MURPHY, Chief Justice.

This is a legal malpractice ease. Appellees Ann Moran and Jim Poinsett, individually and as assignees, sued Vinson & Elkins (V & E), appellant, alleging professional negligence (legal malpractice), breach of fiduciary duty, conspiracy, and violations of the Texas Deceptive Trade Practices Act (DTPA). The claims in this case arose out of V & E’s alleged misconduct and mishandling of legal matters in connection with the administration of the Estate of W.T. Moran (the Estate). Following a jury verdict in favor of Ann Moran and Jim Poinsett, individually and as assignees, the trial court entered a judgment in excess of $35 million. V & E prosecutes this appeal and in fifty points of error, asks this court to reverse the judgment. Patrick J. Moran (Pat or Pat Moran) raises a conditional cross-point of error asking this court to reverse and remand to allow him the opportunity to prosecute any claims he might have against V & E. His cross-point is conditioned on this court’s determining the assignments were invalid. We reverse and render in part, and reverse and remand in part.

I. FACTUAL BACKGROUND

W.T. Moran, an oil and gas mogul, died November 30,1983. 1 He left an estate worth $85 to $100 million. The estate consisted of family businesses including Moran Utilities, a gas supplier, Morgas Pipeline Corporation (Morgas), a gas pipeline company, Glen Rose, an oil and gas company, as well as large real estate and stock holdings.
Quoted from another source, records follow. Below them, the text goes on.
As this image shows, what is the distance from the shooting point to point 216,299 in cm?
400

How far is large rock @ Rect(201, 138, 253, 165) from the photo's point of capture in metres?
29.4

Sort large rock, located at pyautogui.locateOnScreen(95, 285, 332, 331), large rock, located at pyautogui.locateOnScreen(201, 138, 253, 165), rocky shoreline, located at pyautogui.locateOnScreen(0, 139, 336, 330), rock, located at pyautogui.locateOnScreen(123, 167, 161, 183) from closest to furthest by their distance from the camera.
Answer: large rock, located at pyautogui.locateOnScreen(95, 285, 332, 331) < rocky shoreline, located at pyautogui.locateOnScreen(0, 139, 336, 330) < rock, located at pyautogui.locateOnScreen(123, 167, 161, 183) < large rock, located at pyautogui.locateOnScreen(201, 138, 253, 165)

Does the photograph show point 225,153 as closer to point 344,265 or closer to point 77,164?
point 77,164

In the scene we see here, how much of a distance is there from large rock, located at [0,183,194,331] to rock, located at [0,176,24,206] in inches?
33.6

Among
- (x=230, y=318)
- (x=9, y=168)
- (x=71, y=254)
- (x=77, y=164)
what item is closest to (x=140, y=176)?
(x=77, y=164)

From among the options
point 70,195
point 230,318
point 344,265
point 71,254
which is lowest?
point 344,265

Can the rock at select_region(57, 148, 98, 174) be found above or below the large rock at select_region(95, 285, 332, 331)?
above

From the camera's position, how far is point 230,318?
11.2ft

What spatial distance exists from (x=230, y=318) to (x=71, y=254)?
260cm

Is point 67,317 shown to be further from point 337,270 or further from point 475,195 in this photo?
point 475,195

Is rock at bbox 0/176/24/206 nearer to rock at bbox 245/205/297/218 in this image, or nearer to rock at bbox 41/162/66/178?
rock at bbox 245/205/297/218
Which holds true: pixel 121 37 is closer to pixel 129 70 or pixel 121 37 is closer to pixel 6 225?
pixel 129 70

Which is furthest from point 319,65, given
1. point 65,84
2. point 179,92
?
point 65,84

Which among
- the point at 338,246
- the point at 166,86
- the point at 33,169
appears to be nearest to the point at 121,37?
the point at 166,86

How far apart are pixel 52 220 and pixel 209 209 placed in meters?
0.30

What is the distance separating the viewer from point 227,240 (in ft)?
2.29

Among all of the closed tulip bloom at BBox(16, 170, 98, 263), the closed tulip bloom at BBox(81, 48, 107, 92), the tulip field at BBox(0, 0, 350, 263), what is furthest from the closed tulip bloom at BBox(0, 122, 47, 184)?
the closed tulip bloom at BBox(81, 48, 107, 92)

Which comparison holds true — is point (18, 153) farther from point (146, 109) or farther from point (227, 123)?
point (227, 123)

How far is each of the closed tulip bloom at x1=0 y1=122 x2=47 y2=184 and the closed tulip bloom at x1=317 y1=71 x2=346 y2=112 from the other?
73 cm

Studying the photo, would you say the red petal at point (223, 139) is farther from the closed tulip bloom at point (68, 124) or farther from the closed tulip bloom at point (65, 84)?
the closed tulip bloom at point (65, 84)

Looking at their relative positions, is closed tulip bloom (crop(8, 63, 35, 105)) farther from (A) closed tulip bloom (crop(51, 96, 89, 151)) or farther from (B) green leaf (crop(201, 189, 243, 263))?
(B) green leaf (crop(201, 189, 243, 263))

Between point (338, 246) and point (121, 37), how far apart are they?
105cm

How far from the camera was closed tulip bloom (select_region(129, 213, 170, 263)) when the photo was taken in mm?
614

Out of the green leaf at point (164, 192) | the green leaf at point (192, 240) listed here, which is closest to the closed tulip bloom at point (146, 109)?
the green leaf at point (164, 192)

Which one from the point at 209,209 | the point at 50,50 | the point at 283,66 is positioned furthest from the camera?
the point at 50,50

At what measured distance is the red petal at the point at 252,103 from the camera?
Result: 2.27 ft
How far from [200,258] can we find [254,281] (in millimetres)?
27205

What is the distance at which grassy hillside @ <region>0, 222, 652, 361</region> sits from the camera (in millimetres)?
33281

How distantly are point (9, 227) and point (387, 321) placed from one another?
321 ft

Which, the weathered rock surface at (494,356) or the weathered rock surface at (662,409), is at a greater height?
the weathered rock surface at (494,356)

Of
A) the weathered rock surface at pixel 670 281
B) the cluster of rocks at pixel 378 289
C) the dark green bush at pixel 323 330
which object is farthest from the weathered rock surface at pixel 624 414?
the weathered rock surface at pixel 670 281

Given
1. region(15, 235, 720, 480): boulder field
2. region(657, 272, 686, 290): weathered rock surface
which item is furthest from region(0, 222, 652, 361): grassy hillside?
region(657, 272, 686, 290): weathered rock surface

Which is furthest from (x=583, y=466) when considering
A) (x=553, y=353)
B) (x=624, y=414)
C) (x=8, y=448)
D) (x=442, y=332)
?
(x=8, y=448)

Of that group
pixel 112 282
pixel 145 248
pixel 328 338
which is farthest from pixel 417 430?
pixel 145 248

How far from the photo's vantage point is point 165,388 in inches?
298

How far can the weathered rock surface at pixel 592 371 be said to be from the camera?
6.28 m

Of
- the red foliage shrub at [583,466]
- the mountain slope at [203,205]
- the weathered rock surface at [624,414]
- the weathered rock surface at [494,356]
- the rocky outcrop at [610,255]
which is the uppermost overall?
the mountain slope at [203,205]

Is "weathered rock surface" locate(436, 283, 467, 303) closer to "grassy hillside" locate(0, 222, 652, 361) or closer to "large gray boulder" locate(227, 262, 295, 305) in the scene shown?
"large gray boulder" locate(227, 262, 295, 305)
W.T. Moran left his estate to numerous beneficiaries, some in trust, in varying percentages:

(1) widow, Louise J. Moran, 26%, free of estate taxes;
(2) daughter, Betty Ann Franke, 24%, in trust for life;
(3) grandson, Patrick J. Moran, 20%, trust terminated;
(4) grandson, Michael R. Moran, 7.6%, in trust to age 45;
(5) Moran Employees’ Trust, 6.06%, remainder interest to St. Joseph’s Hospital;
(6) granddaughter, Ann Moran, 3.07%, trust terminated;
(7) grandson, W.T. Moran, III, 3.07%, trust terminated;
(8) Susan J. Moran McDonough, 3.07%, in trust to age 45;
(9) Leroy Poinsett Children’s Trust, 2.03%;
(10) Margaret Ann Brougher Dell’Osso, 1.54%, in trust;
(11) Mae G. Shapley, 1.02%;
(12) Father N. Arthur Besse, S.J., 1.02%;
(13) Marie Byrne, 1.02%, in trust;
(14) nephew, Jim Poinsett, .5% in trust.

W.T. Moran’s will designated three co-executors: Pat Moran; John McDonough (Mc-Donough), Susan J. Moran McDonough’s husband; and First City National Bank (the Bank). W.T. Moran’s probate counsel was the firm of Hirsch & Westheimer. That firm prepared the last will and testament and was designated as the primary counsel for the Estate. In 1984, several issues arose concerning the proper construction of the will. The Bank hired V & E to file a ■will construction suit in March of 1984. V & E raised questions about whether Hirsch & Westh-eimer had erred in the wording of some of the language in the will; specifically the marital deduction to Louise J. Moran. Because this specter of legal malpractice might require Mark Westheimer to testify in the suit, Hirsch & Westheimer withdrew from representation of the Estate. The suit was ultimately resolved by a “friendly suit” agree *387 ment among the beneficiaries in October of 1985. After Hirsch & Westheimer withdrew, the Estate’s legal work was assumed by V & E.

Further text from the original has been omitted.